(Crawled caption data)
****************************************
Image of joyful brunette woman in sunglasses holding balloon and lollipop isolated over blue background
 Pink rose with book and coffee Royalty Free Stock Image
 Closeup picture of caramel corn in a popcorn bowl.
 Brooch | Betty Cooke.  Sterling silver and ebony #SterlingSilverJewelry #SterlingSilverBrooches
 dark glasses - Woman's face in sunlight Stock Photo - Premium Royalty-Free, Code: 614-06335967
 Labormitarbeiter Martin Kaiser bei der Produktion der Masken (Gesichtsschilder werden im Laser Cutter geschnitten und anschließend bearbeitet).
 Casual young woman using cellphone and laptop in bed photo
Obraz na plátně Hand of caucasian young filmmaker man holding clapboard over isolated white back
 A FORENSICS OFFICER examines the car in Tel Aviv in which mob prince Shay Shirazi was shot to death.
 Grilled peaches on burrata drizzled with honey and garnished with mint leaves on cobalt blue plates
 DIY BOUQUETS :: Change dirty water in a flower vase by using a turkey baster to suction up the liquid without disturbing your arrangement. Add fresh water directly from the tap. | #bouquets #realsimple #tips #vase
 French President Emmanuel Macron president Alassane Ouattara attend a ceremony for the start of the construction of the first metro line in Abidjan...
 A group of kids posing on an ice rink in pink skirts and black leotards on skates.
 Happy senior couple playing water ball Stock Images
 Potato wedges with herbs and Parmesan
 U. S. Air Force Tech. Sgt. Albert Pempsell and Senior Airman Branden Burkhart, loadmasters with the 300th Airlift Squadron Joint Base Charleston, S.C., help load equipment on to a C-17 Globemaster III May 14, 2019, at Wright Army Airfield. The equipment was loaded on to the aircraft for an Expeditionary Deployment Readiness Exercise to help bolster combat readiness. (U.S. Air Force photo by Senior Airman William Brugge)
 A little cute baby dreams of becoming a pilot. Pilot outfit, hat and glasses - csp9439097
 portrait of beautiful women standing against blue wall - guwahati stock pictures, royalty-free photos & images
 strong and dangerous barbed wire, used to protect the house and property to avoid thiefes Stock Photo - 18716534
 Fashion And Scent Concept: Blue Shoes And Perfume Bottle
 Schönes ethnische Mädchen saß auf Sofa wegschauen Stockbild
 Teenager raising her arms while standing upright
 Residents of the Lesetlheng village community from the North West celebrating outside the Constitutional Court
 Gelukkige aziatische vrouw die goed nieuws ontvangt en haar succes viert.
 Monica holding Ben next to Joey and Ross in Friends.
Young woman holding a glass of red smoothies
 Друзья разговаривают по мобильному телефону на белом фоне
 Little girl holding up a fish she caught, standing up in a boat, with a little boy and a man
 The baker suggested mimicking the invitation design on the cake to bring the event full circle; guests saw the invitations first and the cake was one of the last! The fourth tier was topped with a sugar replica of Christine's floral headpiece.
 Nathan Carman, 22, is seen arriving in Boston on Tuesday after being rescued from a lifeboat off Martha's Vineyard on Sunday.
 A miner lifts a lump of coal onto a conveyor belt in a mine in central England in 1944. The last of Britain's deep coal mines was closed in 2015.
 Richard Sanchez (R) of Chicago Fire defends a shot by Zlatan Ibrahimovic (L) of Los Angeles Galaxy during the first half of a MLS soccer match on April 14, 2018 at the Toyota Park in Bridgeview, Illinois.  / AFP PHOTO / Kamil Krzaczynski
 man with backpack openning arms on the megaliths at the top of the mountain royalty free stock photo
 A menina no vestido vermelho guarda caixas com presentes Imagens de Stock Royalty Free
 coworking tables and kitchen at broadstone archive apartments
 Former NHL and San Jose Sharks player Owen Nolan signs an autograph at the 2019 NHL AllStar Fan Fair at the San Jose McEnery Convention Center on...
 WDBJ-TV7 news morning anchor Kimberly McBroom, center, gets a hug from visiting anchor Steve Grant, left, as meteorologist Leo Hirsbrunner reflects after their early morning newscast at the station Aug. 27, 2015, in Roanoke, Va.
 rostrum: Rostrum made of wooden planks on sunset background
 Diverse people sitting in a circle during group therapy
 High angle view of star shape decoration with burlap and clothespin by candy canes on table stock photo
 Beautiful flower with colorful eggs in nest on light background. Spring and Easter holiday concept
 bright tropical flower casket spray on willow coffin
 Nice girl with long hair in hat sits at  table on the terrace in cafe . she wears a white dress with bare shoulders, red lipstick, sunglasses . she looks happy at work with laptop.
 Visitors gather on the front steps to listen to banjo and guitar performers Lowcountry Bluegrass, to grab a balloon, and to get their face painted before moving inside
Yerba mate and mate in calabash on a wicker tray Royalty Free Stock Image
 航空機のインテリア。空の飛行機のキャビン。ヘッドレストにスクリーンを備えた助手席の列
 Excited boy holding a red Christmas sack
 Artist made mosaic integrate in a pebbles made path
****************************************
(TASK DIRECTIONS) Write all of the records out exactly, including every line.

(ANSWER SECTION)
Image of joyful brunette woman in sunglasses holding balloon and lollipop isolated over blue background
 Pink rose with book and coffee Royalty Free Stock Image
 Closeup picture of caramel corn in a popcorn bowl.
 Brooch | Betty Cooke.  Sterling silver and ebony #SterlingSilverJewelry #SterlingSilverBrooches
 dark glasses - Woman's face in sunlight Stock Photo - Premium Royalty-Free, Code: 614-06335967
 Labormitarbeiter Martin Kaiser bei der Produktion der Masken (Gesichtsschilder werden im Laser Cutter geschnitten und anschließend bearbeitet).
 Casual young woman using cellphone and laptop in bed photo
Obraz na plátně Hand of caucasian young filmmaker man holding clapboard over isolated white back
 A FORENSICS OFFICER examines the car in Tel Aviv in which mob prince Shay Shirazi was shot to death.
 Grilled peaches on burrata drizzled with honey and garnished with mint leaves on cobalt blue plates
 DIY BOUQUETS :: Change dirty water in a flower vase by using a turkey baster to suction up the liquid without disturbing your arrangement. Add fresh water directly from the tap. | #bouquets #realsimple #tips #vase
 French President Emmanuel Macron president Alassane Ouattara attend a ceremony for the start of the construction of the first metro line in Abidjan...
 A group of kids posing on an ice rink in pink skirts and black leotards on skates.
 Happy senior couple playing water ball Stock Images
 Potato wedges with herbs and Parmesan
 U. S. Air Force Tech. Sgt. Albert Pempsell and Senior Airman Branden Burkhart, loadmasters with the 300th Airlift Squadron Joint Base Charleston, S.C., help load equipment on to a C-17 Globemaster III May 14, 2019, at Wright Army Airfield. The equipment was loaded on to the aircraft for an Expeditionary Deployment Readiness Exercise to help bolster combat readiness. (U.S. Air Force photo by Senior Airman William Brugge)
 A little cute baby dreams of becoming a pilot. Pilot outfit, hat and glasses - csp9439097
 portrait of beautiful women standing against blue wall - guwahati stock pictures, royalty-free photos & images
 strong and dangerous barbed wire, used to protect the house and property to avoid thiefes Stock Photo - 18716534
 Fashion And Scent Concept: Blue Shoes And Perfume Bottle
 Schönes ethnische Mädchen saß auf Sofa wegschauen Stockbild
 Teenager raising her arms while standing upright
 Residents of the Lesetlheng village community from the North West celebrating outside the Constitutional Court
 Gelukkige aziatische vrouw die goed nieuws ontvangt en haar succes viert.
 Monica holding Ben next to Joey and Ross in Friends.
Young woman holding a glass of red smoothies
 Друзья разговаривают по мобильному телефону на белом фоне
 Little girl holding up a fish she caught, standing up in a boat, with a little boy and a man
 The baker suggested mimicking the invitation design on the cake to bring the event full circle; guests saw the invitations first and the cake was one of the last! The fourth tier was topped with a sugar replica of Christine's floral headpiece.
 Nathan Carman, 22, is seen arriving in Boston on Tuesday after being rescued from a lifeboat off Martha's Vineyard on Sunday.
 A miner lifts a lump of coal onto a conveyor belt in a mine in central England in 1944. The last of Britain's deep coal mines was closed in 2015.
 Richard Sanchez (R) of Chicago Fire defends a shot by Zlatan Ibrahimovic (L) of Los Angeles Galaxy during the first half of a MLS soccer match on April 14, 2018 at the Toyota Park in Bridgeview, Illinois.  / AFP PHOTO / Kamil Krzaczynski
 man with backpack openning arms on the megaliths at the top of the mountain royalty free stock photo
 A menina no vestido vermelho guarda caixas com presentes Imagens de Stock Royalty Free
 coworking tables and kitchen at broadstone archive apartments
 Former NHL and San Jose Sharks player Owen Nolan signs an autograph at the 2019 NHL AllStar Fan Fair at the San Jose McEnery Convention Center on...
 WDBJ-TV7 news morning anchor Kimberly McBroom, center, gets a hug from visiting anchor Steve Grant, left, as meteorologist Leo Hirsbrunner reflects after their early morning newscast at the station Aug. 27, 2015, in Roanoke, Va.
 rostrum: Rostrum made of wooden planks on sunset background
 Diverse people sitting in a circle during group therapy
 High angle view of star shape decoration with burlap and clothespin by candy canes on table stock photo
 Beautiful flower with colorful eggs in nest on light background. Spring and Easter holiday concept
 bright tropical flower casket spray on willow coffin
 Nice girl with long hair in hat sits at  table on the terrace in cafe . she wears a white dress with bare shoulders, red lipstick, sunglasses . she looks happy at work with laptop.
 Visitors gather on the front steps to listen to banjo and guitar performers Lowcountry Bluegrass, to grab a balloon, and to get their face painted before moving inside
Yerba mate and mate in calabash on a wicker tray Royalty Free Stock Image
 航空機のインテリア。空の飛行機のキャビン。ヘッドレストにスクリーンを備えた助手席の列
 Excited boy holding a red Christmas sack
 Artist made mosaic integrate in a pebbles made path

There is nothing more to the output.